§ **WHAT IS ASKED**
Copy every line below that contains the word "above".

┌─ PROVIDED INFORMATION

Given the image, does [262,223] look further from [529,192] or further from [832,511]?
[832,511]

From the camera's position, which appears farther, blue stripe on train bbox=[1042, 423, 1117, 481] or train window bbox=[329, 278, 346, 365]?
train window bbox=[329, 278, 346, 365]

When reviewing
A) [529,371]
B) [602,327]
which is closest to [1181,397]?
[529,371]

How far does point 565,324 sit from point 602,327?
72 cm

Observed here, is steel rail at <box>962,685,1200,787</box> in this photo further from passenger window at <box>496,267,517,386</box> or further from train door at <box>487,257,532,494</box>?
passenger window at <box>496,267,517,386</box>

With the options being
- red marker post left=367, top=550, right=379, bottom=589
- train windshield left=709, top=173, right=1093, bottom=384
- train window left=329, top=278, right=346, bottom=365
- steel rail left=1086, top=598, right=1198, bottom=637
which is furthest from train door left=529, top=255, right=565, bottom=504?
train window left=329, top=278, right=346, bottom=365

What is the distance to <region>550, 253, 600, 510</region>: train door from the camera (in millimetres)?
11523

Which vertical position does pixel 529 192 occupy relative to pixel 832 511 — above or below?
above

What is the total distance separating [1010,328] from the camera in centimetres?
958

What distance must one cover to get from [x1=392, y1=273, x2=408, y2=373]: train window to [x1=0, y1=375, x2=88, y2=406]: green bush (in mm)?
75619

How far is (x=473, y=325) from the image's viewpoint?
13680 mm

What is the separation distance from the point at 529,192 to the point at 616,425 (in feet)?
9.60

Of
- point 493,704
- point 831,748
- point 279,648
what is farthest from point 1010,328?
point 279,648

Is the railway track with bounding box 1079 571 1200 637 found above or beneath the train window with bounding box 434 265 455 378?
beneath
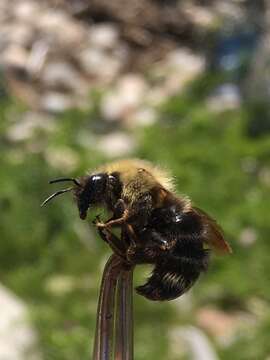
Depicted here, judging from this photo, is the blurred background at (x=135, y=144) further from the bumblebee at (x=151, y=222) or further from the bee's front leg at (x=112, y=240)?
the bee's front leg at (x=112, y=240)

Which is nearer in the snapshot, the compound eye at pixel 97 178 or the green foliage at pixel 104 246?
the compound eye at pixel 97 178

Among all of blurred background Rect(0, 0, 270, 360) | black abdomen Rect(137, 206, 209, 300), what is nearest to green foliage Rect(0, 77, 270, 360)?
blurred background Rect(0, 0, 270, 360)

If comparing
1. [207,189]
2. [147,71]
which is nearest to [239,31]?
[147,71]

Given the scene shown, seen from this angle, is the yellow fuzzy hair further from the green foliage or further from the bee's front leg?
the green foliage

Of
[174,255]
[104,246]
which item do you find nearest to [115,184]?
[174,255]

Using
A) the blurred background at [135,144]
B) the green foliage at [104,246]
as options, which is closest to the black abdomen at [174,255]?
the blurred background at [135,144]

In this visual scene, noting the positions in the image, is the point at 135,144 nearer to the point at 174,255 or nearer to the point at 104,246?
the point at 104,246

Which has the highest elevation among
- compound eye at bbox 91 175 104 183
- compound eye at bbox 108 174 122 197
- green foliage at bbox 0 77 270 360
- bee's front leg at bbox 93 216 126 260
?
green foliage at bbox 0 77 270 360
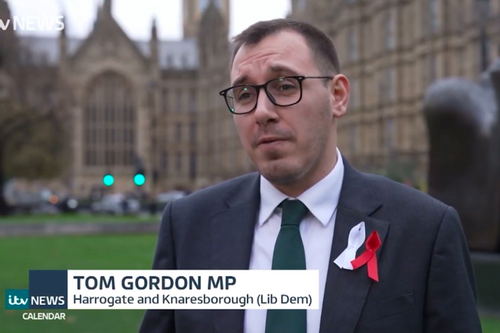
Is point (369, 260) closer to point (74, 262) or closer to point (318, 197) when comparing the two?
point (318, 197)

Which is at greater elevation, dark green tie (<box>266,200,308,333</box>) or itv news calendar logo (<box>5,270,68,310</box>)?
dark green tie (<box>266,200,308,333</box>)

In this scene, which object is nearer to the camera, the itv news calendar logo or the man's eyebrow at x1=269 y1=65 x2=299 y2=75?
the man's eyebrow at x1=269 y1=65 x2=299 y2=75

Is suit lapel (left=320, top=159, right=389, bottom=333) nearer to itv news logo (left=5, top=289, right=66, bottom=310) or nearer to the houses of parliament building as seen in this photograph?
itv news logo (left=5, top=289, right=66, bottom=310)

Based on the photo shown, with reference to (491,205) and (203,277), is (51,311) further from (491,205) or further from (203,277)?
(491,205)

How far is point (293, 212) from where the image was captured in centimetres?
267

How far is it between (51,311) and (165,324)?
95 centimetres

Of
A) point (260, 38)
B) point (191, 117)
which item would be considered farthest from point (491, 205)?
point (191, 117)

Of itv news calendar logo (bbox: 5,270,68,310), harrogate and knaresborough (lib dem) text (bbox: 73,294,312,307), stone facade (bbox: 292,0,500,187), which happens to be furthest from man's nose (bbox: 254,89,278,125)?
stone facade (bbox: 292,0,500,187)

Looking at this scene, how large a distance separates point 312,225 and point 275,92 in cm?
48

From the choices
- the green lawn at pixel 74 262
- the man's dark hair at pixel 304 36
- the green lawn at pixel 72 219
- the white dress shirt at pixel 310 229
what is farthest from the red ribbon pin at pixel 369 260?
the green lawn at pixel 72 219

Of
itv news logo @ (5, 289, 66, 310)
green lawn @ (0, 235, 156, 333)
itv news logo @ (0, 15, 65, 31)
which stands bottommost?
green lawn @ (0, 235, 156, 333)

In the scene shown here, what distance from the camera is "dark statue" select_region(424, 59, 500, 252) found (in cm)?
1006

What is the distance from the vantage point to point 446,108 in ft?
33.7

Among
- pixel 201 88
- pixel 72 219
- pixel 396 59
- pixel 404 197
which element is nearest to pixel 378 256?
pixel 404 197
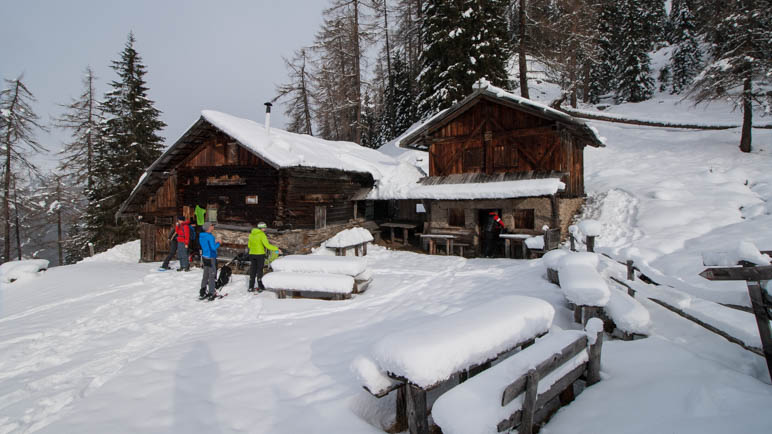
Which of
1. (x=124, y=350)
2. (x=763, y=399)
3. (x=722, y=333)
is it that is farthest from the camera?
(x=124, y=350)

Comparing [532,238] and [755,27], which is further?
[755,27]

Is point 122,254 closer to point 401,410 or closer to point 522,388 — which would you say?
point 401,410

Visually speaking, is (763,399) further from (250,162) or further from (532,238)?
(250,162)

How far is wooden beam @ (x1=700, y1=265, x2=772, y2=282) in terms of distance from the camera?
355 centimetres

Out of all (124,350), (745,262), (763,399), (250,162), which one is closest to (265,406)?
(124,350)

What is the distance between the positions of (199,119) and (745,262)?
53.7 feet

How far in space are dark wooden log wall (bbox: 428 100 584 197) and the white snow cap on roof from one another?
113 inches

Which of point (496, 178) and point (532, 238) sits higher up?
point (496, 178)

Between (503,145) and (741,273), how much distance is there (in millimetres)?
11804

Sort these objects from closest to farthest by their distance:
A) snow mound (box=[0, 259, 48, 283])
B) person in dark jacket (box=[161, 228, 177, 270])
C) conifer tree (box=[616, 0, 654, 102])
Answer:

└─

§ **COMPLETE RESPONSE**
Which vertical position does pixel 529 192 occupy relative to pixel 832 511 — above or below?
above
Is the railway track with bounding box 1079 571 1200 637 found above or beneath the train window with bounding box 434 265 455 378?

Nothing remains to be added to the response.